● Text segment:
+ + + +

So it's like, you know, it's tough to, how do we manage that when it is beyond, when it when it is beyond, it's not our choice sometimes.
Now, at the point, if you know, like, of course, I'm not saying if you, some girl, if a girl or a guy, if you're doing male-on-male sex, if a man is being, you know, saying he don't want it, he doesn't want it, he's not interested, no, then you need to know that shit.
And we all, and part of us, I mean, a lot of this comes back to people taking responsibility for themselves.
No means no.
That's easy.
That's why it is no.
They gave an opposite to no, and it's yes.
That's the things.
But ladies also, you know, to be so empowered and so in control of yourself, but then to show up and it sounded from this Aziz story to stay in an environment where it wasn't the most suited for comfort, I don't know.
You know, it just creates, there's a lot of gray area in all this is what I'm saying.
And I feel like a lot of this and a lot of this I've always said goes back to what's going on in these classrooms when people are children and when children are children, those same people.
That's what I'm talking about.
Because the shit we're teaching each other, the shit we're teaching our kids, I don't give a fuck about most of it.
You know, I don't, these days, I don't care if my kid can, you know, do times tables past nine.

+ + + +

● Collected material:
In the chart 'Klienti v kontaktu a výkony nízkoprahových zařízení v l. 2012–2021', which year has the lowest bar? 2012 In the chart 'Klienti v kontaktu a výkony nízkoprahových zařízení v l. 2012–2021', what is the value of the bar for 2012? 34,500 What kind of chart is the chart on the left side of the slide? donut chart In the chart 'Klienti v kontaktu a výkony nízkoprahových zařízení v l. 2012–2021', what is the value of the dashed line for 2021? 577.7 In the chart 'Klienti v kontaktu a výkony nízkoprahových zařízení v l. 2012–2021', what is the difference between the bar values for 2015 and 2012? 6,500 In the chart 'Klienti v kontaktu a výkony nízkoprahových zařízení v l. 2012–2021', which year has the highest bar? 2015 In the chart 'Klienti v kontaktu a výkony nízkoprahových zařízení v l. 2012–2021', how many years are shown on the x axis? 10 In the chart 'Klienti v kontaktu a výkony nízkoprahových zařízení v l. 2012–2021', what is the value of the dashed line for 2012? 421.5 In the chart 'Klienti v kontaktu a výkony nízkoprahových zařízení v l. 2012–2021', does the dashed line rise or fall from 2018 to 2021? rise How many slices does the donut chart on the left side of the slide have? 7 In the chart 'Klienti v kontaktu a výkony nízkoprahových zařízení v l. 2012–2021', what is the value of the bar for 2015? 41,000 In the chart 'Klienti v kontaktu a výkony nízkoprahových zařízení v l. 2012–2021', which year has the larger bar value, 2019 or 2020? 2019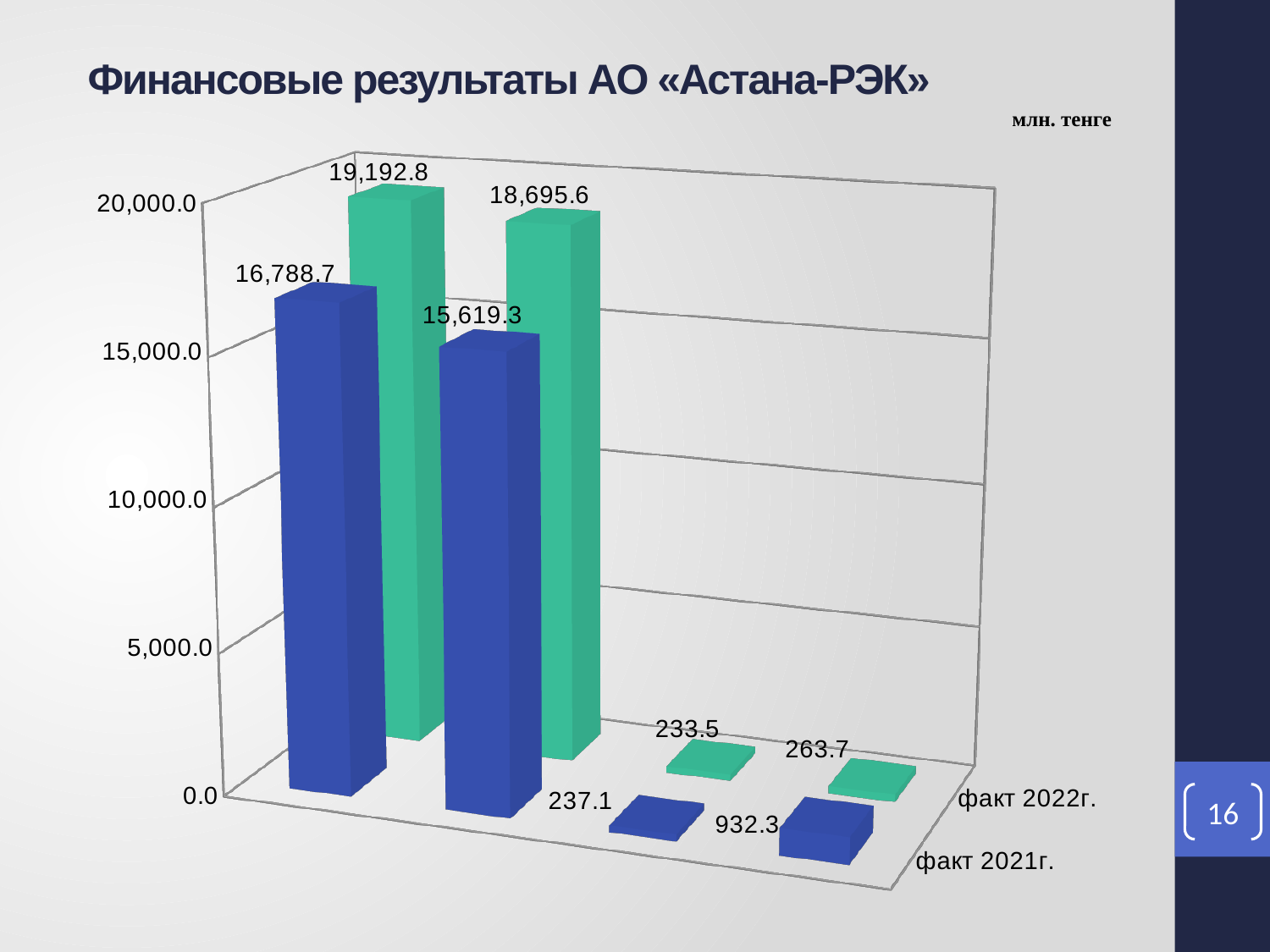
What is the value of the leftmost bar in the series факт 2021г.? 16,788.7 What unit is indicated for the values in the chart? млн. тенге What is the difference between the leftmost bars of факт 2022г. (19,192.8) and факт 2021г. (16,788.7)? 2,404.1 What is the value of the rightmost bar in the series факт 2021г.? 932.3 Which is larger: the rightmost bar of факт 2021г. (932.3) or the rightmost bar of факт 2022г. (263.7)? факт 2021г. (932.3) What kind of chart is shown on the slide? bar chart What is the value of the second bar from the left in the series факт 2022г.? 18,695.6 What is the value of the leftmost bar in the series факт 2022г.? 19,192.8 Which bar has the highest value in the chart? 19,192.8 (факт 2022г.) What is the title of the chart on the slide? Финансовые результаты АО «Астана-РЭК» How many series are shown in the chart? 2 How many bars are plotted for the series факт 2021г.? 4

+ + + +

● Exercise details: Print the whole passage about consent from above, word for word, with nothing changed.

● Expected answer:
So it's like, you know, it's tough to, how do we manage that when it is beyond, when it when it is beyond, it's not our choice sometimes.
Now, at the point, if you know, like, of course, I'm not saying if you, some girl, if a girl or a guy, if you're doing male-on-male sex, if a man is being, you know, saying he don't want it, he doesn't want it, he's not interested, no, then you need to know that shit.
And we all, and part of us, I mean, a lot of this comes back to people taking responsibility for themselves.
No means no.
That's easy.
That's why it is no.
They gave an opposite to no, and it's yes.
That's the things.
But ladies also, you know, to be so empowered and so in control of yourself, but then to show up and it sounded from this Aziz story to stay in an environment where it wasn't the most suited for comfort, I don't know.
You know, it just creates, there's a lot of gray area in all this is what I'm saying.
And I feel like a lot of this and a lot of this I've always said goes back to what's going on in these classrooms when people are children and when children are children, those same people.
That's what I'm talking about.
Because the shit we're teaching each other, the shit we're teaching our kids, I don't give a fuck about most of it.
You know, I don't, these days, I don't care if my kid can, you know, do times tables past nine.